Ali remembered in Muslim world as champ, voice of change

Published June 5, 2016
Former heavyweight world boxing champion Muhammad Ali poses with a copy of his book, The Greatest Of All Time, at the Frankfurt book fair October 9, 2003. —Reuters
Former heavyweight world boxing champion Muhammad Ali poses with a copy of his book, The Greatest Of All Time, at the Frankfurt book fair October 9, 2003. —Reuters

CAIRO: Of all Muhammad Ali's travels in the Muslim world, his 1964 trip to Egypt was perhaps the most symbolic, a visit remembered mostly by an iconic photo of the boxing great happily shaking hands with a smiling Gamal Abdel-Nasser, Egypt's nationalist and popular president.

It was a mutually beneficial meeting: Nasser was viewed with suspicion and mistrust by the United States, but was revered across much of Africa and Asia for his support of movements fighting European colonial powers.

For Ali, the new heavyweight boxing champion, being received by one of “imperialist” America's chief enemies announced his arrival on the global stage as a powerful voice of change.

The boxing genius and revolutionary political views of Ali, who died Friday at age 74, emerged when America's civil rights movement was in full swing and the Vietnam war raged on, sharply dividing Americans.

In those years, the Muslim world was experiencing a post-colonial era defined by upheaval, with most developing nations taking sides in the Cold War, allying themselves to varying degrees with the United States or the Soviet Union.
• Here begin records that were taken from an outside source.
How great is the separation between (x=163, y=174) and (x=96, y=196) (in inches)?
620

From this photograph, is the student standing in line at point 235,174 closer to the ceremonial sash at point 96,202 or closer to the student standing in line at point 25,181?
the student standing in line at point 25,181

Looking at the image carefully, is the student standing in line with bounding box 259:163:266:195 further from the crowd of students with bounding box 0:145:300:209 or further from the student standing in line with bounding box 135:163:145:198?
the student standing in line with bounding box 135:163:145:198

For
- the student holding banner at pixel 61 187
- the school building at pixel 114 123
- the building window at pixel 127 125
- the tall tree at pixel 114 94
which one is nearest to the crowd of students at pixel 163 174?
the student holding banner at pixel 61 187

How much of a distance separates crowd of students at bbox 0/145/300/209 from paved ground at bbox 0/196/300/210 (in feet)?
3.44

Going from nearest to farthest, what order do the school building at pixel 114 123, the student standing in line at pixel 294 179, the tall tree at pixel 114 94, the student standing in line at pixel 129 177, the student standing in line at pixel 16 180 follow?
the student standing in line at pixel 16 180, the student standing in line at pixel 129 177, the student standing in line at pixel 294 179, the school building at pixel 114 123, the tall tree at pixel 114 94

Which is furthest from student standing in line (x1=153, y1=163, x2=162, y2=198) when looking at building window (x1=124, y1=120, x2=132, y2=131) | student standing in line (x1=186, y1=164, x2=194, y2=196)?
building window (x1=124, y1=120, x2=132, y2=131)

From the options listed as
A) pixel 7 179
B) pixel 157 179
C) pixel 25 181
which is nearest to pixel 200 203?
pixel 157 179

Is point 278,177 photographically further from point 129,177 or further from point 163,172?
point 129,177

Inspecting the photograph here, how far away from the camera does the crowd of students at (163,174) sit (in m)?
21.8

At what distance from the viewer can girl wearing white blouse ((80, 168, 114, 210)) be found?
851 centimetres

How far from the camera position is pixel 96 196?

His conversion to Islam won him the support of many across the region.

Three years later, his refusal to serve in the U.S. Army in Vietnam _ “I ain't got no quarrel with them Vietcong” — and his subsequent loss of the world title resonated with Muslims, many of whom saw that conflict as the epitome of America's global tyranny.

“Muslims wanted a hero to represent them, and Clay was the only Muslim champion... No other Muslim athlete managed to achieve what Clay did ... Thus, he was a symbol for Muslims,” said Mohammed Omari, an Islamic law professor in northern Jordan's Al al-Bayt University.

In a Muslim world with a seemingly infinite number of people called “Mohammed Ali,” the Louisville, Kentucky, native was mostly referred to as Muhammad Ali Clay — ironically retaining one of the “slave” names that he argued so hard and long for people to drop after he became a Muslim.

It was the diversity of the causes embraced by Ali during his lifetime — from the civil rights movement and anti-war activism to global charity work and dealing with Parkinson's disease — that has won him a large following among a wide range of admirers in the Muslim world. To them, he meant different things.

“The uplifting exuberance of Muhammad Ali will endure long after his passing, ensuring that the lasting political achievements of one of the 20th Century's greatest sports superstars will remain a vital part of the history of the turbulence that changed the world in the 1960s and 1970s,”

Dubai's Gulf News, a widely read daily in the United Arab Emirates, said in an editorial. Jordan's King Abdullah II wrote that Ali “fought hard, not only in the ring, but in life for his fellow citizens and civil rights.”

“The world has lost today a great unifying champion whose punches transcended borders and nations,” Abdullah wrote on his Twitter account. Accompanying his tweet was a photo of Ali, King Hussein, Abdullah's late father, and U.S. President Gerald Ford — all in tuxedos.

Yet others in the region remember him for his boxing first, not his religion or politics. Mohammed Assem Faheem, a three-time youth heavyweight champion in his native Egypt, takes a different view of Ali.

“To me, he was primarily a boxing role model to follow,” he said.

“When I watched tapes of his fights, I focused on two things: His footwork and defense tactics. I could not copy them, they were too good for me,” said Faheem, 26 and better known by his nickname, Konga.

To Nashaat Nashed, a 55-year-old boxing coach who is also a member of Egypt's Coptic Christian minority, Ali was an inspiration.

“God created him to box, not for anything else. I owe it to him that I took up boxing and that I fell in love with the sport.”

Nizam Zayed, 48, a Palestinian handyman at a gym in the West Bank's city of Ramallah, said he watched most of Ali's matches during the old days of black-and-white television.

“My generation liked Muhammed Ali because he was very good at boxing and because his name was Muhammed Ali and he was a Muslim.”

Pakistan's cricket legend-turned-politician Imran Khan, writing a series of tweets mourning Ali's death, described the boxer as the “greatest sportsman of all time” and a man of strong convictions.

“Sportsmen have a limited career life span in which they can earn and Ali sacrificed it for his beliefs with courage and conviction.”

In Iraq, where Ali visited in 1990 to secure the release of 15 Americans who had been taken hostage by Saddam Hussein, retired heavyweight boxer Ismail Khalil mourned the “greatest”.

“Today marks the death of a great champion. It is sad day for the world of boxing. This champion does not represent America only, but the entire Islamic world too.”